Calabria. Interrogazione di Nesci (M5S): “Ancora nessuna certezza su ammontare debito sanitario”

Calabria. Interrogazione di Nesci (M5S): “Ancora nessuna certezza su ammontare debito sanitario”
La deputata chiede ai ministri della Salute e dell'Economia "a quale atto ufficiale sia riferibile la certificazione del debito sanitario della regione Calabria". Nella sue interrogazione Nesci spiega, inoltre, come "ad oggi non abbiamo dati precisi dal revisore dei conti Kpmg, nonostante finora abbia ricevuto circa 3 milioni all'anno".

"A quale atto ufficiale sia riferibile la certificazione del debito sanitario della regione Calabria e a quanto lo stesso ammonti alla data odierna". Lo ha chiesto la deputata M5s Dalila Nesci in un'interrogazione rivolta ai ministri dell'Economia e della Salute, in quanto – ha evidenziato la parlamentare – "ad oggi non abbiamo dati precisi dal revisore dei conti Kpmg, nonostante finora abbia ricevuto circa 3 milioni all'anno".

L'esponente Cinque stelle spiega: "In questa vicenda ci sono due aspetti ancora più gravi, cioè il fatto che Kpmg non abbia visto il buco di mezzo miliardo all'Asp di Reggio Calabria e che, ciononostante, continui a occuparsi dei conti della sanità calabrese, pure col sostegno di nuovi consulenti pagati a peso d'oro, uno addirittura 600 euro al giorno". "Nei mesi scorsi – ricorda la parlamentare M5s – fu proprio il ministro della Salute, Beatrice Lorenzin, a riferire che la Calabria stava rientrando dal debito, tanto che da Roma fu stato autorizzato lo sblocco parziale del turnover".

"La verità – incalza la deputata – è che le cifre di questo debito sono volutamente nascoste e Kpmg continua a 'mangiare', anche con anomali rinnovi contrattuali di favore.
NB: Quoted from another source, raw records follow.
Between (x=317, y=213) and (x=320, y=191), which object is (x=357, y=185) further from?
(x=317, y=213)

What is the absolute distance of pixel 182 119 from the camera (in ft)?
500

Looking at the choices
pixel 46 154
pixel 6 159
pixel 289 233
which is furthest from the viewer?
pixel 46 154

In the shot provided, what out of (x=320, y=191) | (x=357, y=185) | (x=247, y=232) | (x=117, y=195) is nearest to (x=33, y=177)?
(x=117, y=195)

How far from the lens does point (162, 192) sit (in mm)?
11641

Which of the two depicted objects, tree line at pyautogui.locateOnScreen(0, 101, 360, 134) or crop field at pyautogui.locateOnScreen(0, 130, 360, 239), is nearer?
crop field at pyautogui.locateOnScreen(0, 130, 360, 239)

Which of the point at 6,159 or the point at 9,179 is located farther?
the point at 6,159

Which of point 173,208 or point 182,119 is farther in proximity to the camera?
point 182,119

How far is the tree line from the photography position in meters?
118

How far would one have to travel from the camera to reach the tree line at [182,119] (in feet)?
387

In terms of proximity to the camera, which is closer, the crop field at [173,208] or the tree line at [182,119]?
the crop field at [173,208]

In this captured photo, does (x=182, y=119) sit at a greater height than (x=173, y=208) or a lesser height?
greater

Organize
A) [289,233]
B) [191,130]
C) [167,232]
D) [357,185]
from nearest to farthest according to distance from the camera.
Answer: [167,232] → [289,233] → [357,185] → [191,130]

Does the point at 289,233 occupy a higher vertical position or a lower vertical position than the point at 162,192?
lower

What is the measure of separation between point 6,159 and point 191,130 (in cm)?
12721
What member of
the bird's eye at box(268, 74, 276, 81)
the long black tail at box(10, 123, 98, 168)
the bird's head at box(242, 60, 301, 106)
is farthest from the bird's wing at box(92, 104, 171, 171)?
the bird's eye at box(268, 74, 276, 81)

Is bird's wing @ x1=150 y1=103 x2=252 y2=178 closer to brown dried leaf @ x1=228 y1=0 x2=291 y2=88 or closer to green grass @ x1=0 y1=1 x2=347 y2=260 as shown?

I calabresi stanno vedendo tagli continui negli ospedali, ai quali corrispondono benefici inammissibili per amici di partito. Si è creato un pericoloso circuito di potere e denaro, che crea danni ai cittadini, cui è consegnata una sanità sempre più monca e dunque da terzo mondo". "In questa lordura – conclude Nesci – le istituzioni continuano a tacere, senza alcuna vergogna. Porterò ai ministri dell'Economia e della Salute tutte le segnalazioni inviatemi da imprenditori che avanzano soldi dalle aziende sanitarie calabresi, i quali sono arrivati al fallimento per causa dei buchi, delle omissioni e delle mancanze del sistema".